>> Begin

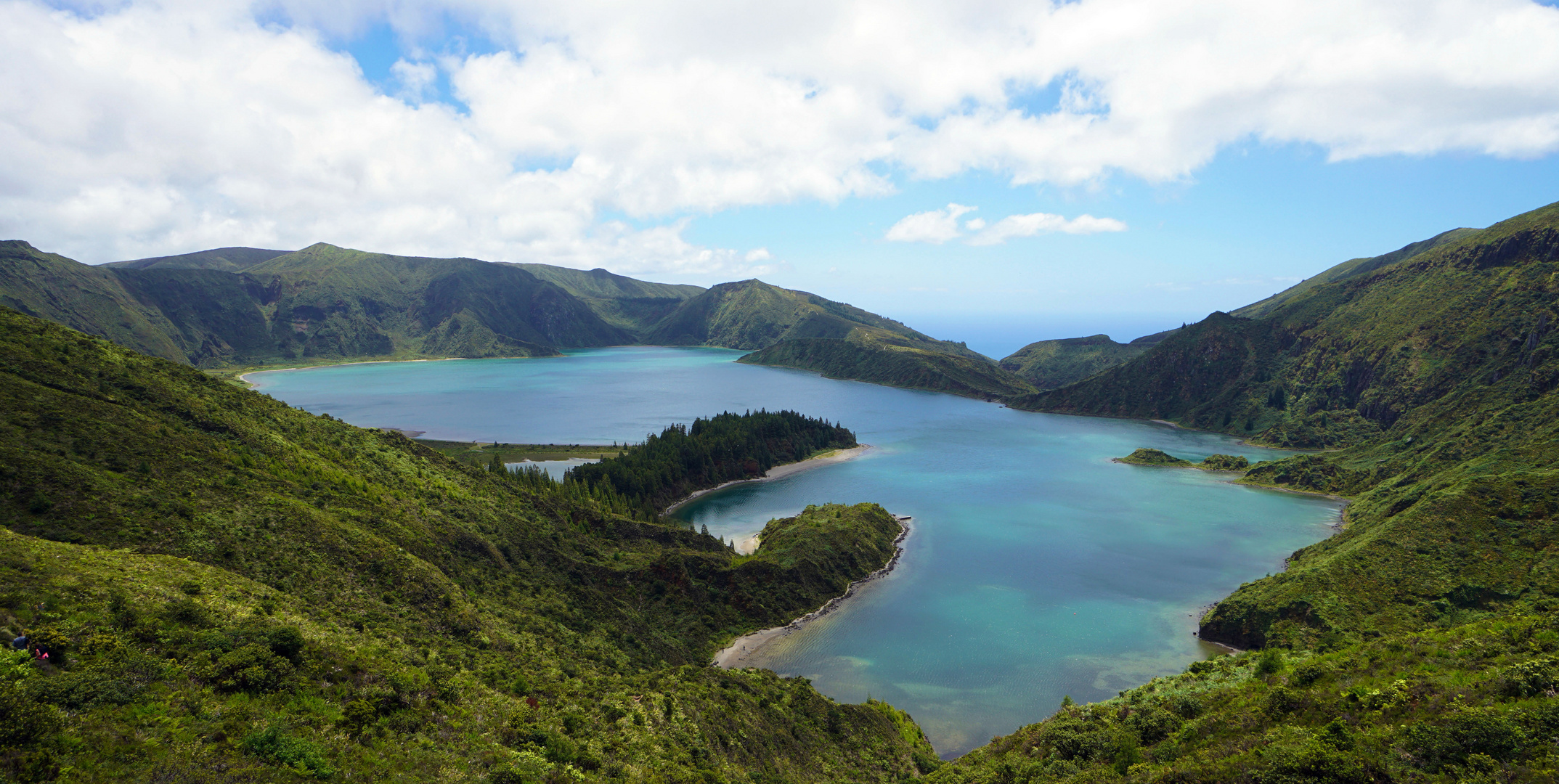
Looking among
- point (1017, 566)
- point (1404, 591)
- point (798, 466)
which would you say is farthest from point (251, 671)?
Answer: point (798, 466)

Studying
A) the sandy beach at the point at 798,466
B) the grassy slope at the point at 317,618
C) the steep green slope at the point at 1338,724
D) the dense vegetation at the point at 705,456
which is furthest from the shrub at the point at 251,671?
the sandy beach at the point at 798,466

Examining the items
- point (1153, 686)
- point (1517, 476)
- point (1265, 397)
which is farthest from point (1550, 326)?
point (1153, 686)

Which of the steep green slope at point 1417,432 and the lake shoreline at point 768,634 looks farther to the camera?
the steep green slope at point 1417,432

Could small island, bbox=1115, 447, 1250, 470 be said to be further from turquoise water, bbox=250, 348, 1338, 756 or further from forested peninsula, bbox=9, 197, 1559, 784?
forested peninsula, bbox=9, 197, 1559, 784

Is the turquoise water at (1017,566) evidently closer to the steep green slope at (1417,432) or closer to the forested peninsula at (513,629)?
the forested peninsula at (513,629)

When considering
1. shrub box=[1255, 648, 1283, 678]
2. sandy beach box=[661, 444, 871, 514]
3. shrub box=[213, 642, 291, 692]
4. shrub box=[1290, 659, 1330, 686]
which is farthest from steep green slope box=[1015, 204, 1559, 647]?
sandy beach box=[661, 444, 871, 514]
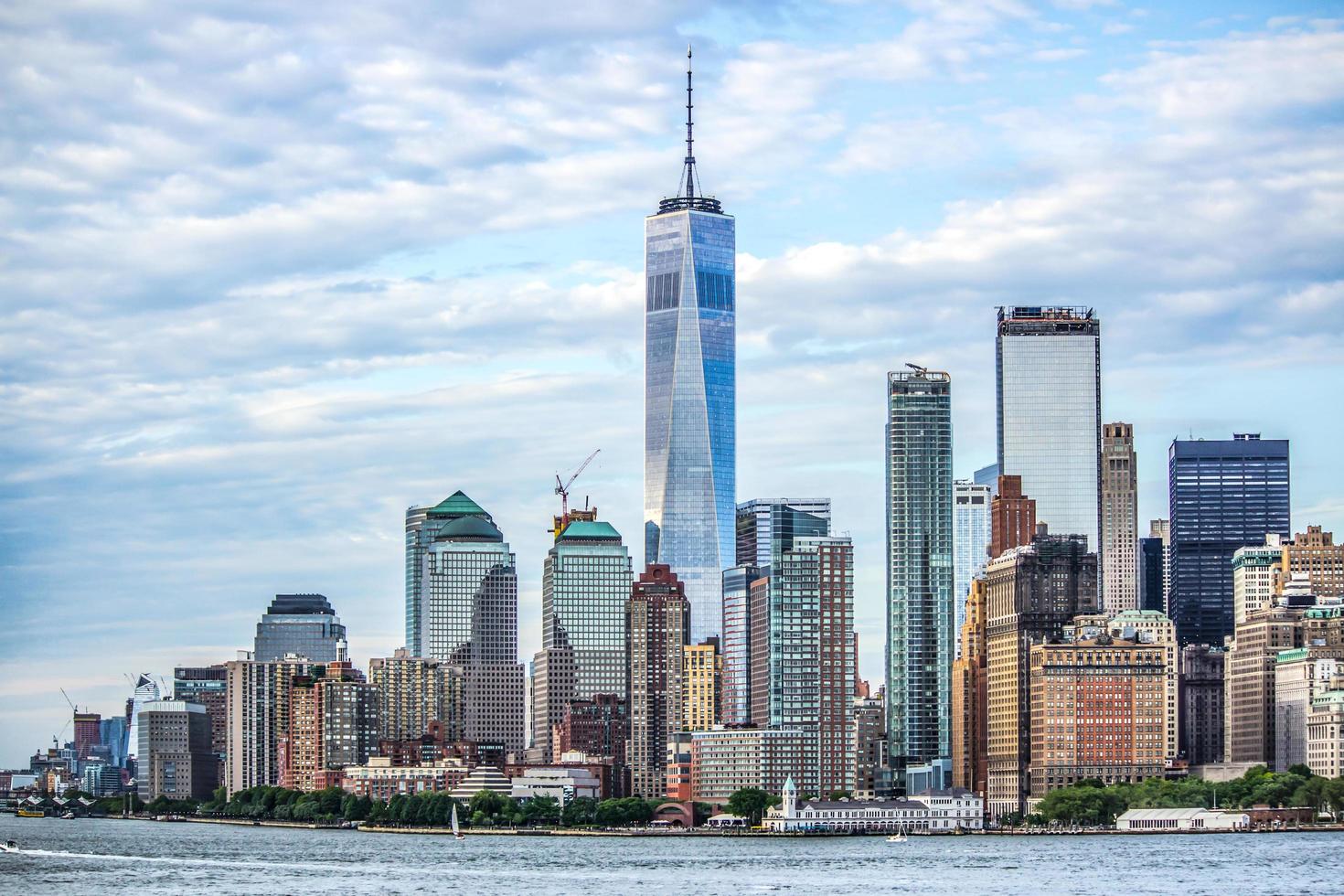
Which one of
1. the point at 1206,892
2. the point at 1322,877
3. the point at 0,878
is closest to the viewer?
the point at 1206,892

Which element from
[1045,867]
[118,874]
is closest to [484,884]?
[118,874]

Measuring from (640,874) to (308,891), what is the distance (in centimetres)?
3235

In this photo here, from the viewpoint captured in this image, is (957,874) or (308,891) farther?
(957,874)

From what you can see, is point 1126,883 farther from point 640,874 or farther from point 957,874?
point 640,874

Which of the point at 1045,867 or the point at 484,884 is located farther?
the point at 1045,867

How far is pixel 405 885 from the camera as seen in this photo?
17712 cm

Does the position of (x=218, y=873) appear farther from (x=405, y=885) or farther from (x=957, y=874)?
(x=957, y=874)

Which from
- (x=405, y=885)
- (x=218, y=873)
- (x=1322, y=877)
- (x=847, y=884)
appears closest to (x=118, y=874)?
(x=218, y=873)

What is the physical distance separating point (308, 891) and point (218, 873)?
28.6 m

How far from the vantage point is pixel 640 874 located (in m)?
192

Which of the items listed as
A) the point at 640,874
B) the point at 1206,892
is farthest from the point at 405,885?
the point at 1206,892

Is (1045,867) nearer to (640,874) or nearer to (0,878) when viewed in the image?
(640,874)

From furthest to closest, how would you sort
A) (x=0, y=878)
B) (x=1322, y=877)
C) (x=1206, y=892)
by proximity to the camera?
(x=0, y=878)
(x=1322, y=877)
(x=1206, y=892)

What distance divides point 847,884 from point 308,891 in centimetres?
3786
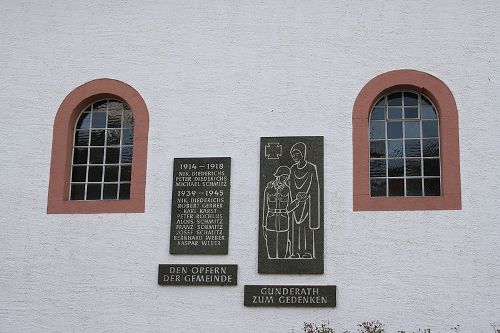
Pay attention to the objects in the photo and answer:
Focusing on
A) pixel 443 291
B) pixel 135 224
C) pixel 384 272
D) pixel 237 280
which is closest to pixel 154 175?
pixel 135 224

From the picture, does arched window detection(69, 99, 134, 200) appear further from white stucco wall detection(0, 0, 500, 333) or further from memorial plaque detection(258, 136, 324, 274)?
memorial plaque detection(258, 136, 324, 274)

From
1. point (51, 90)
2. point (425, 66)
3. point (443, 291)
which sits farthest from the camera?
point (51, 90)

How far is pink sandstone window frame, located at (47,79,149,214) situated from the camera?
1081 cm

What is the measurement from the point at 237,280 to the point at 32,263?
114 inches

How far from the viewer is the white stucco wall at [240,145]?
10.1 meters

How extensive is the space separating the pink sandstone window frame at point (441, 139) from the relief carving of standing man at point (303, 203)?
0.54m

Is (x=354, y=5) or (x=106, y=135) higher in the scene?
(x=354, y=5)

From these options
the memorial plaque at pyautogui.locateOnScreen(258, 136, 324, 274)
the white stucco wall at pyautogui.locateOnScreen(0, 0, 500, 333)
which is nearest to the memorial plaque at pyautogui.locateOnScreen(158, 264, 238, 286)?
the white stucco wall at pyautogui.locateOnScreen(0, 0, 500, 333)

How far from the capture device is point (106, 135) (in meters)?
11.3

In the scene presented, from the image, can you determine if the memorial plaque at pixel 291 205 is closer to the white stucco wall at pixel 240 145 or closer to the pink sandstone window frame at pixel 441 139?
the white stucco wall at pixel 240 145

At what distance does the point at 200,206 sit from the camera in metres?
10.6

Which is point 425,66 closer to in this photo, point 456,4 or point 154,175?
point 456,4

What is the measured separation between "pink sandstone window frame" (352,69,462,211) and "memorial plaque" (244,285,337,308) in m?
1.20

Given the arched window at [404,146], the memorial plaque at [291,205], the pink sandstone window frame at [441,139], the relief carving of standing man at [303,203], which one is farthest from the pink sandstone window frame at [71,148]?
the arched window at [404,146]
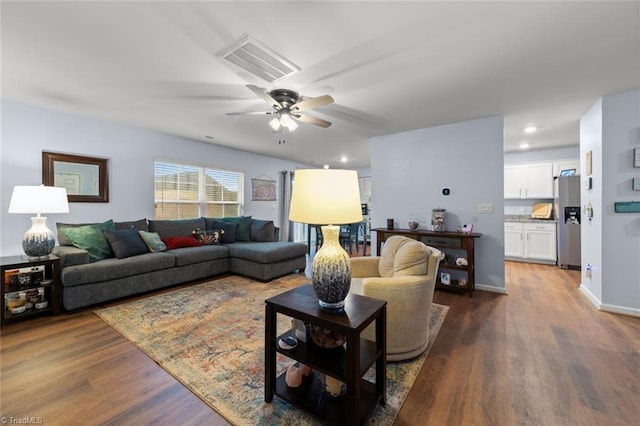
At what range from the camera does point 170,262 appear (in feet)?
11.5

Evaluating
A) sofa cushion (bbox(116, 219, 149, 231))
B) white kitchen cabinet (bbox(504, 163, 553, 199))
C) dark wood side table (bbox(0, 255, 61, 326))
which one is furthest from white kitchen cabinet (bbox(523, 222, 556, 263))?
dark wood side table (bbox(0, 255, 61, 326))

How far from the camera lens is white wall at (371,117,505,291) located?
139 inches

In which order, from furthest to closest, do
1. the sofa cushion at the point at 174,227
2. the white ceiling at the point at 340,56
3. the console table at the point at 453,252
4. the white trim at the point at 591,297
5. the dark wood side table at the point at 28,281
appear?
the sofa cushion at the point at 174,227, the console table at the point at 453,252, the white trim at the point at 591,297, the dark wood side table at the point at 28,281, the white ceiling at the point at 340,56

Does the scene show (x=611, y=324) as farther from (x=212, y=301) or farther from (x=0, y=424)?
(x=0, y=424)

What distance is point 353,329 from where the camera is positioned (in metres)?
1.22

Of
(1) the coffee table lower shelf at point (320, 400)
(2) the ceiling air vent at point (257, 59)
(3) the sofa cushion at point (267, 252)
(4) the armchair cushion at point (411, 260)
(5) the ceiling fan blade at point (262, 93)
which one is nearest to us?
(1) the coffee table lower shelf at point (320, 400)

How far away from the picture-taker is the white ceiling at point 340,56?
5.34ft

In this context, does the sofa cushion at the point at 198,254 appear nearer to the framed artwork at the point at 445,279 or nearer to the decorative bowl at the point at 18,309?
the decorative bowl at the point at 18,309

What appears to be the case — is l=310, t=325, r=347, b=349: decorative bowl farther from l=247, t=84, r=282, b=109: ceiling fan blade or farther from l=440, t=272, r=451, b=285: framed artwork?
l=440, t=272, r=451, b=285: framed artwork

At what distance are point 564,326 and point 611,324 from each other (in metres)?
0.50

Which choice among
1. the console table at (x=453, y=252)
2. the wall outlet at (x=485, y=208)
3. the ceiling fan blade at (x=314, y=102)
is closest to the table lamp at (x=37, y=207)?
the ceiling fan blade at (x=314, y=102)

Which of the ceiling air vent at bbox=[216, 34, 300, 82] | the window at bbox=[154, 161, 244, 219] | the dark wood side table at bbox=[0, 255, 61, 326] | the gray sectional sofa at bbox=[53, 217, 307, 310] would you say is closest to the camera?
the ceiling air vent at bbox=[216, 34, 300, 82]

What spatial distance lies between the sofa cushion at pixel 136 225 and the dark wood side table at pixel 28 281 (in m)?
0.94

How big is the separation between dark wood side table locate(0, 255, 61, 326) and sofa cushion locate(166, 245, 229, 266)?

>> End

### WHAT IS EXPECTED
Every line above should be repeated exactly; pictures stay out of the copy.

### ANSWER FOR THIS EXERCISE
Looking among
- point (1017, 566)
- point (1404, 591)
- point (798, 466)
which would you say is farthest from point (251, 671)?
Answer: point (798, 466)

Studying
A) the sandy beach at the point at 798,466
B) the grassy slope at the point at 317,618
C) the steep green slope at the point at 1338,724
D) the dense vegetation at the point at 705,456
which is furthest from the shrub at the point at 251,671?
the sandy beach at the point at 798,466

Examining the items
- point (1153, 686)
- point (1517, 476)
- point (1265, 397)
which is farthest from point (1550, 326)?
point (1153, 686)

Which of the steep green slope at point 1417,432 and the lake shoreline at point 768,634 looks farther to the camera?
the steep green slope at point 1417,432

Could small island, bbox=1115, 447, 1250, 470 be said to be further from turquoise water, bbox=250, 348, 1338, 756 or further from forested peninsula, bbox=9, 197, 1559, 784?
forested peninsula, bbox=9, 197, 1559, 784

Is the turquoise water at (1017,566) evidently closer to the steep green slope at (1417,432) or closer to the forested peninsula at (513,629)?
the forested peninsula at (513,629)

When considering
1. shrub box=[1255, 648, 1283, 678]
2. sandy beach box=[661, 444, 871, 514]
3. shrub box=[213, 642, 291, 692]
4. shrub box=[1290, 659, 1330, 686]
which is farthest from steep green slope box=[1015, 204, 1559, 647]?
sandy beach box=[661, 444, 871, 514]
Which one of
1. the point at 1206,892
2. the point at 1322,877
3. the point at 0,878
is closest to the viewer?
the point at 1206,892

Which element from
[1045,867]
[118,874]
is closest to [484,884]?
[118,874]

Measuring from (640,874) to (308,891), what is the distance (in centimetres)?
3235

In this photo here, from the viewpoint captured in this image, is (957,874) or (308,891) farther?
(957,874)

From what you can see, is point 1126,883 farther from point 640,874 or farther from point 957,874?
point 640,874

Which of the point at 1045,867 or the point at 484,884 is located farther?
the point at 1045,867

How far is pixel 405 885 from the camera as seen in this photo?
17712 cm

Does the position of (x=218, y=873) appear farther from (x=405, y=885) or farther from (x=957, y=874)?
(x=957, y=874)

Which from
- (x=405, y=885)
- (x=218, y=873)
- (x=1322, y=877)
- (x=847, y=884)
appears closest to (x=118, y=874)?
(x=218, y=873)

What is the physical distance separating point (308, 891) and point (218, 873)?
28.6 m

How far from the vantage point is pixel 640 874 located (in m)?
192

Which of the items listed as
A) the point at 640,874
B) the point at 1206,892
is farthest from the point at 405,885?
the point at 1206,892

Is (1045,867) nearer to (640,874) or nearer to (0,878) when viewed in the image?
(640,874)

From furthest to closest, how would you sort
A) (x=0, y=878)
B) (x=1322, y=877)
C) (x=1206, y=892)
by proximity to the camera?
(x=0, y=878)
(x=1322, y=877)
(x=1206, y=892)

What distance divides point 847,884 from point 308,891 in centimetres?
3786
Pay attention to the objects in the photo and answer:
Focusing on
A) pixel 443 291
B) pixel 135 224
C) pixel 384 272
D) pixel 237 280
which is closest to pixel 154 175?
pixel 135 224

From the picture, does arched window detection(69, 99, 134, 200) appear further from white stucco wall detection(0, 0, 500, 333) or further from memorial plaque detection(258, 136, 324, 274)?
memorial plaque detection(258, 136, 324, 274)

From
1. point (51, 90)
2. point (425, 66)
3. point (443, 291)
which sits farthest from the camera?
point (51, 90)

How far is pink sandstone window frame, located at (47,79,149,214) situated from the camera?
1081 cm

What is the measurement from the point at 237,280 to the point at 32,263?
114 inches

How far from the viewer is the white stucco wall at [240,145]?
10.1 meters

How extensive is the space separating the pink sandstone window frame at point (441, 139) from the relief carving of standing man at point (303, 203)?
0.54m

Is (x=354, y=5) or (x=106, y=135) higher in the scene?
(x=354, y=5)

From these options
the memorial plaque at pyautogui.locateOnScreen(258, 136, 324, 274)
the white stucco wall at pyautogui.locateOnScreen(0, 0, 500, 333)
which is nearest to the memorial plaque at pyautogui.locateOnScreen(158, 264, 238, 286)?
the white stucco wall at pyautogui.locateOnScreen(0, 0, 500, 333)

How far from the capture device is point (106, 135) (in meters)?
11.3

In the scene presented, from the image, can you determine if the memorial plaque at pixel 291 205 is closer to the white stucco wall at pixel 240 145 or closer to the pink sandstone window frame at pixel 441 139?
the white stucco wall at pixel 240 145

At what distance does the point at 200,206 sit from the camera in metres?
10.6

Which is point 425,66 closer to in this photo, point 456,4 or point 154,175?
point 456,4

What is the measured separation between "pink sandstone window frame" (352,69,462,211) and "memorial plaque" (244,285,337,308) in m?
1.20

Given the arched window at [404,146], the memorial plaque at [291,205], the pink sandstone window frame at [441,139], the relief carving of standing man at [303,203], which one is farthest from the pink sandstone window frame at [71,148]?
the arched window at [404,146]
At what range from the camera does point 170,262 appear (in feet)?
11.5

Evaluating
A) sofa cushion (bbox(116, 219, 149, 231))
B) white kitchen cabinet (bbox(504, 163, 553, 199))
C) dark wood side table (bbox(0, 255, 61, 326))
which one is furthest from white kitchen cabinet (bbox(523, 222, 556, 263))?
dark wood side table (bbox(0, 255, 61, 326))

How far from the camera lens is white wall at (371,117,505,291) located?
139 inches

In which order, from furthest to closest, do
1. the sofa cushion at the point at 174,227
2. the white ceiling at the point at 340,56
3. the console table at the point at 453,252
4. the white trim at the point at 591,297
5. the dark wood side table at the point at 28,281
appear?
the sofa cushion at the point at 174,227, the console table at the point at 453,252, the white trim at the point at 591,297, the dark wood side table at the point at 28,281, the white ceiling at the point at 340,56

Does the scene show (x=611, y=324) as farther from (x=212, y=301) or farther from (x=0, y=424)?
(x=0, y=424)

What distance is point 353,329 from where the camera is positioned (in metres)?
1.22

Of
(1) the coffee table lower shelf at point (320, 400)
(2) the ceiling air vent at point (257, 59)
(3) the sofa cushion at point (267, 252)
(4) the armchair cushion at point (411, 260)
(5) the ceiling fan blade at point (262, 93)
which one is nearest to us?
(1) the coffee table lower shelf at point (320, 400)

How far away from the picture-taker is the white ceiling at point 340,56?
5.34ft

In this context, does the sofa cushion at the point at 198,254 appear nearer to the framed artwork at the point at 445,279 or nearer to the decorative bowl at the point at 18,309?
the decorative bowl at the point at 18,309

What appears to be the case — is l=310, t=325, r=347, b=349: decorative bowl farther from l=247, t=84, r=282, b=109: ceiling fan blade or farther from l=440, t=272, r=451, b=285: framed artwork?
l=440, t=272, r=451, b=285: framed artwork

At what distance are point 564,326 and point 611,324 from each other (in metres)?
0.50

Which choice among
1. the console table at (x=453, y=252)
2. the wall outlet at (x=485, y=208)
3. the ceiling fan blade at (x=314, y=102)
is closest to the table lamp at (x=37, y=207)?
the ceiling fan blade at (x=314, y=102)

Which of the ceiling air vent at bbox=[216, 34, 300, 82] | the window at bbox=[154, 161, 244, 219] | the dark wood side table at bbox=[0, 255, 61, 326] | the gray sectional sofa at bbox=[53, 217, 307, 310] would you say is closest to the camera?
the ceiling air vent at bbox=[216, 34, 300, 82]

What spatial distance lies between the sofa cushion at pixel 136 225 and the dark wood side table at pixel 28 281 (in m)?
0.94

How big is the separation between dark wood side table locate(0, 255, 61, 326) and sofa cushion locate(166, 245, 229, 266)?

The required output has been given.